> [Assigned task] Return only the lines of the data below from the line with "Akie Abe second" up to and including the line with "Tomatoes under water drops stock images", exactly as written, with the pictures omitted.

> [Data in this exercise]
=== Section Start ===

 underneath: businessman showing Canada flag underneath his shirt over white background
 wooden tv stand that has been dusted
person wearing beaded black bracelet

=== Section End ===
=== Section Start ===

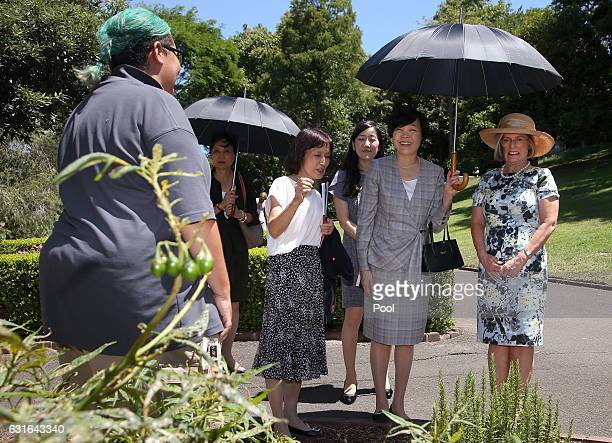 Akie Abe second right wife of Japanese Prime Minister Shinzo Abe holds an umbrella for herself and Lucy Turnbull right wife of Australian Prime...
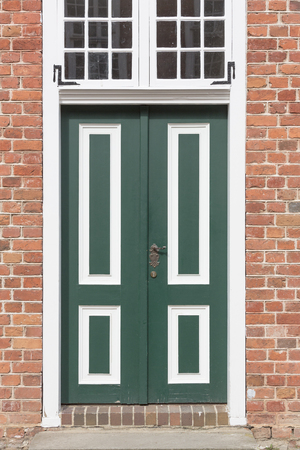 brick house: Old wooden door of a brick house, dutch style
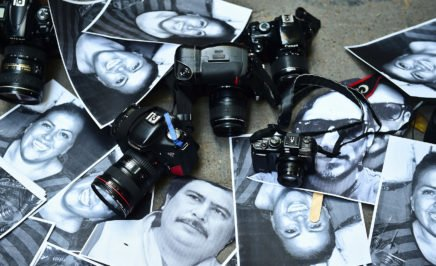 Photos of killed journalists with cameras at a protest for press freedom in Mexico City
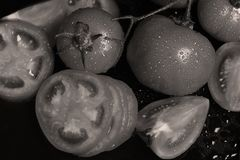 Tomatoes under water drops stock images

=== Section End ===

> [Answer space]
 Akie Abe second right wife of Japanese Prime Minister Shinzo Abe holds an umbrella for herself and Lucy Turnbull right wife of Australian Prime...
 brick house: Old wooden door of a brick house, dutch style
 Photos of killed journalists with cameras at a protest for press freedom in Mexico City
 Tomatoes under water drops stock images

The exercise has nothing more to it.